Around mid-November, I began to craft my coup de grȃce - An essay of such deeply referenced research and powerful eloquence that my professor would be utterly bewildered by my brilliance. Much like Ralphie in “A Christmas Story” I anxiously awaited its return. Unlike Ralphie, I received a B and not a C+.  However, more stinging was a single word, aggressively etched in red ink on the third or fourth page of my treatise.


Parsimony!!


I’ll admit, I had to look it up.

Parsimony is stinginess. It is the quality of being careful with resources or, as Merriam Webster puts iteconomy in the use of means to an end; especially:  economy of explanation in conformity with Occam's razor.


It was a valuable lesson, and one of which I still need to remind myself. Say more with less. I thought about that today when I debated writing another post. I have a whole bunch of them rattling about my cranium like errant billiard balls and I wondered why I kept procrastinating. I think it is because I know I won’t easily respect the need for parsimony.

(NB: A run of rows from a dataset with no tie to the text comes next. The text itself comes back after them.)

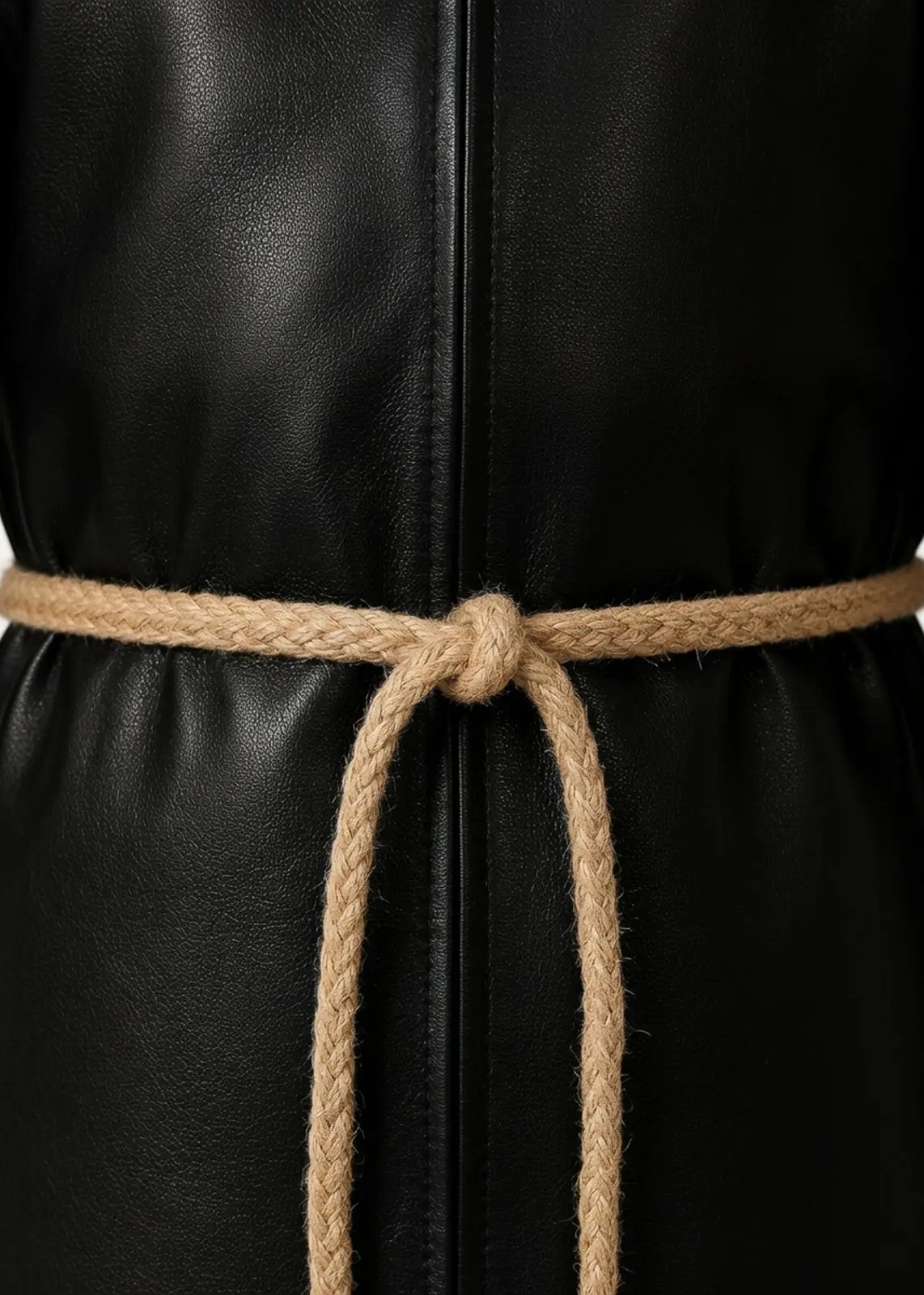 Dark Hooded Black Leather Trench Costume - Image 3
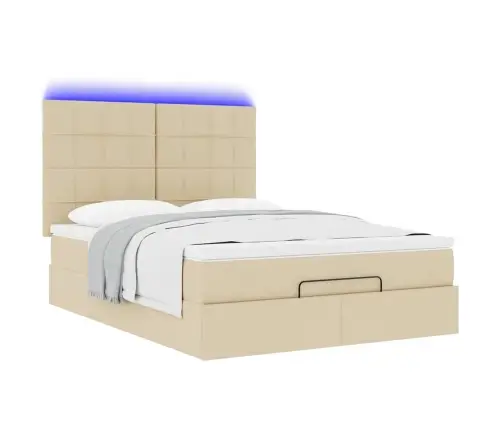 Osmaņu Gulta Ar Matraci & Leds, Krēmkrāsas, 140X200 Cm, Audums Vidaxl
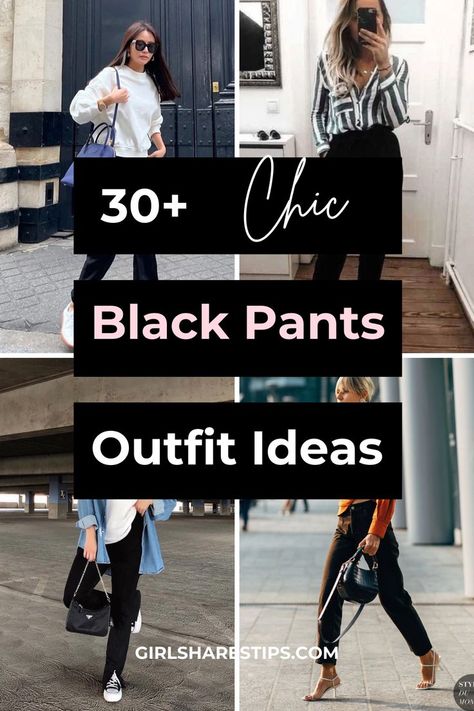 Whether you're heading to the office or going out for a night on the town, black pants offer endless possibilities. Don't miss out on these fashion-forward tips and outfit ideas! | Black pants outfit | black pants outfit casual | black joggers outfit casual | black dress pants outfit | black trousers outfit casual | black slacks outfit | wide leg black pants outfit | black pants outfit for work | black pants outfit summer | black pants outfit aesthetic | wide black pants outfit Summer Black Pants Outfit, Black Wide Leg Pants Outfit Winter, Loose Black Pants Outfit, Black Joggers Outfit Dressy, Wide Black Pants Outfit, Casual Black Pants Outfit, Outfit Ideas Black Pants, Black Pants Outfit Aesthetic, Black Pants Outfit Summer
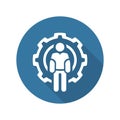 Technician Icon. Man and Cog Wheel. Engineering Symbol.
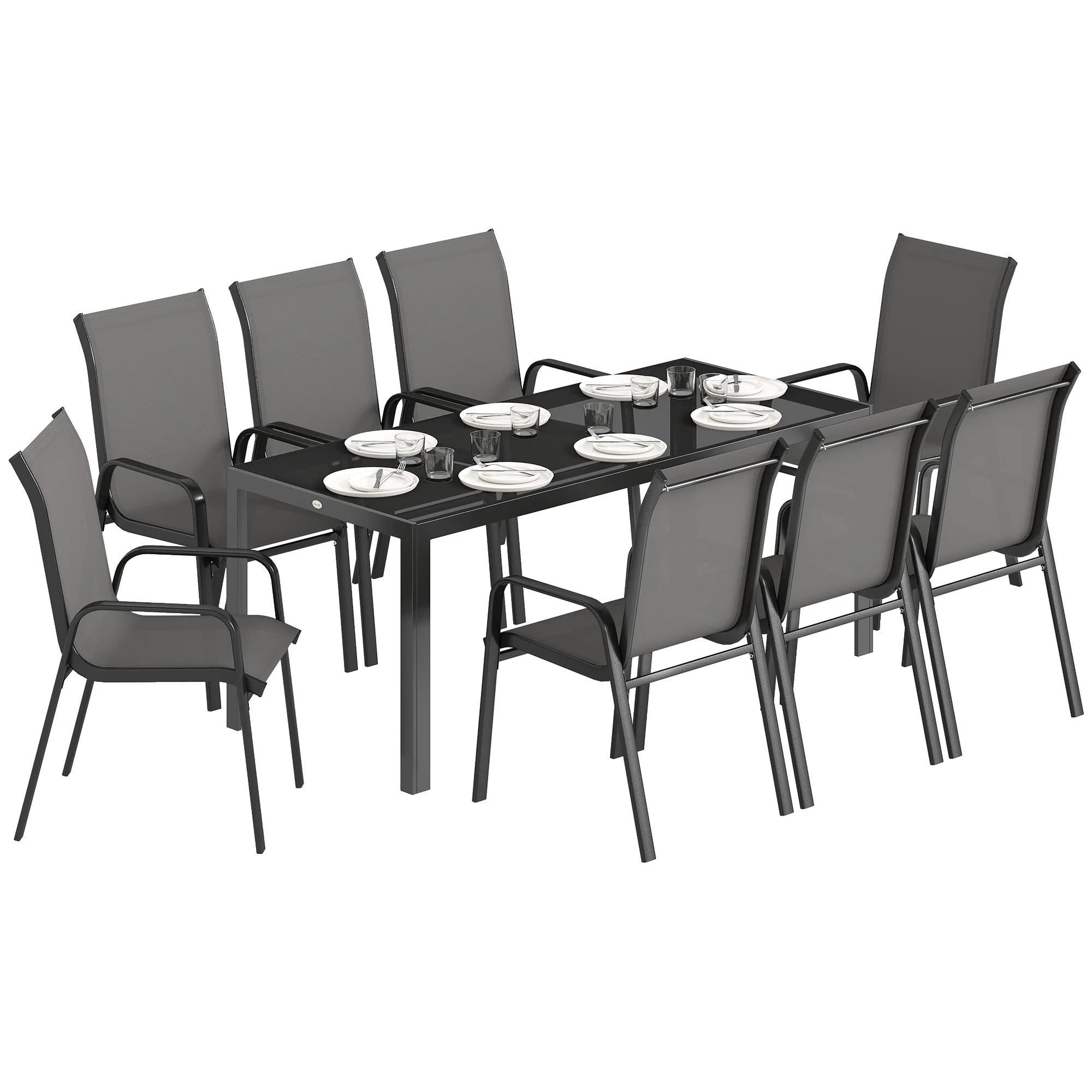 Outsunny 9 Pieces Patio Dining Set With Stackable Chairs, Dark Grey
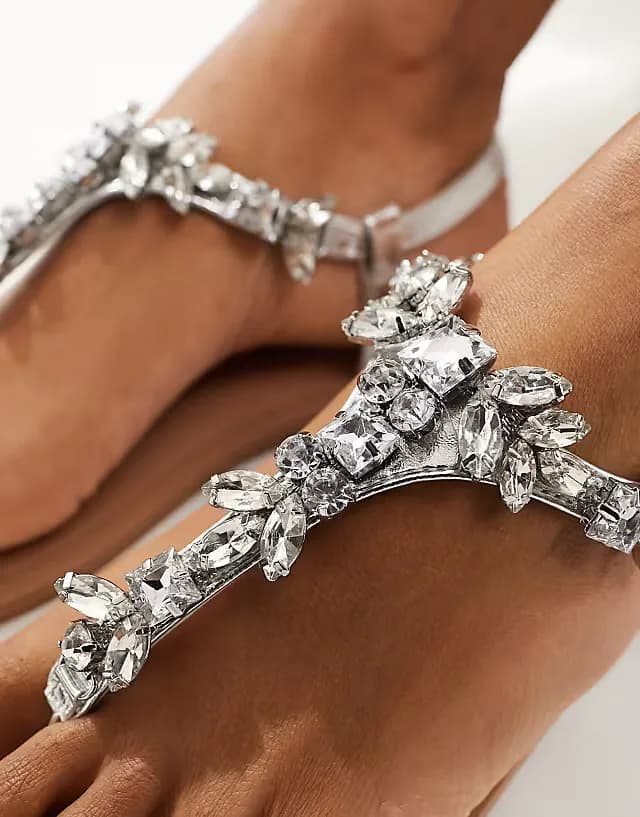 Fairy Tale embellished flat sandals in silver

  • I must respect the need for parsimony.
  • I will try to write more often.
  • I will make use of bullet points when it helps me summarize ideas.
  • I will write in the same way that an Ignite Talk is done. (Perhaps even recording them with pics and posting them on YouTube).
  • I will try to keep my posts in the 500 - 750 word range.
  • Hyperlinks are my friend.
  • “A Christmas Story” is still one of my favourite movies.